EAS 486 Lecture Content for Day 5: Frontogenesis:
2-D and QG
The lecture covered the following:
- Fronts and Jet Streaks (cont)
- Frontogenesis
- Pettersen (1936) Two-Dimensional Frontogenesis
- Definition (see class notes): note the presence of substantial derivative
- Derivation assumptions
- Assume that the x-axis is parallel to the front and the y-axis points
towards the colder air
- All isentropes are parallel to the front
- No along-front variations in u or T.
- Frontogenesis produced through
- Confluent flow (Term 1)
- Warm-air advection on warm side; cold-air advection on cold
side
- Rising cold air, sinking warm air (Tilting Term)
- Thermally indirect circulation (as in exit region of straight
jet streak)
- Less diabatic heating on cold side and/or more diabatic heating
on warm side (Differential Diabatic Heating Term)
- Daytime example: cloudy on cold side of front; sunny on warm
side of front
- Example 2: Diabatic heating from open lake on warm side of front
when air temperature < lake temperature.
- Frontolysis produced through
- Diffluent flow (Term 1)
- Cold advection on warm side; Warm advection on cold side
- Rising warm air, sinking cold air (Tilting Term)
- Thermally direct circulation (as in entrance region of straight
jet streak)
- More diabatic heating on cold side and/or less diabatic heating
on warm side (Differential Diabatic Heating Term)

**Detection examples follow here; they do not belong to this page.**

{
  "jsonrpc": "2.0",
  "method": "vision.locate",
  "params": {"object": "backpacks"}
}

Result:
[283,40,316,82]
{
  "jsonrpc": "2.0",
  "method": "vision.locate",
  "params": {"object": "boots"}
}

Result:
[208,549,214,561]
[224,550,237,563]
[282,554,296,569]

- Example: Weak cold front with deeper mixed layer on cold side
- Inversion aloft on warm side limits diabatic heating and/or
produces clouds
- Deeper mixed layer with modest cold advection at 850 mb
or 700 mb allows surface air on cold side of front to be warmer
- If diabatic heating and vertical velocity assumed to be small, then
the reexpression of frontogenesis is produced by:
- Deformation when the angle between the isentropes and the axis of
dilatation is less than 45°
- Results change for different isentrope orientation (not Gallilean
invariant)
- Convergence
- Example 2: Diabatic heating from open lake on warm side of front
when air temperature < lake temperature.
- In strong lower tropospheric front
- Horizontal confluence or deformation produces frontogenesis which
is strongest in lower troposphere
- Tilting term results in frontolysis in middle and upper troposphere
due to direct circulation
- Miller (1948) Three-Dimensional Frontogenesis
- Used for calculation of frontogenesis for a data set with gridded atmospheric
parameters
- If vertical advection terms dropped and assumed adiabatic, get two-dimensional
adiabatic form (still get tilting effects from horizontal gradients of
vertical motion)
- Quasi-geostrophic frontogenesis
- Assumptions
- No diabatic effects
- Level surface (omega is zero at the lower boundary)
- v is replaced by vg in confluence term
- Confluence expressed by (-dvg/dy) (all partial
derivatives) and is held fixed
- Produces odd looking front
- Isentropes like "Japanese fan"
- Static instability on warm side of front
- "e-folding time" for frontal strengthing = 10**5 seconds
or 1 day
- To get typical frontal gradient takes 2.5 days
- In nature, frontal collapse takes a matter of hours
- Is positive if Q-vector has a component (Qn)
pointing from cold side to warm side of front
- So, QG Theory fails for frontogenesis
- Any process involving strong frontogenesis would throw off QG views
of dynamics (differential vorticity advection, Laplacian of thermal
advection; Q-vector analysis)
- Especially bad during early frontal development stages.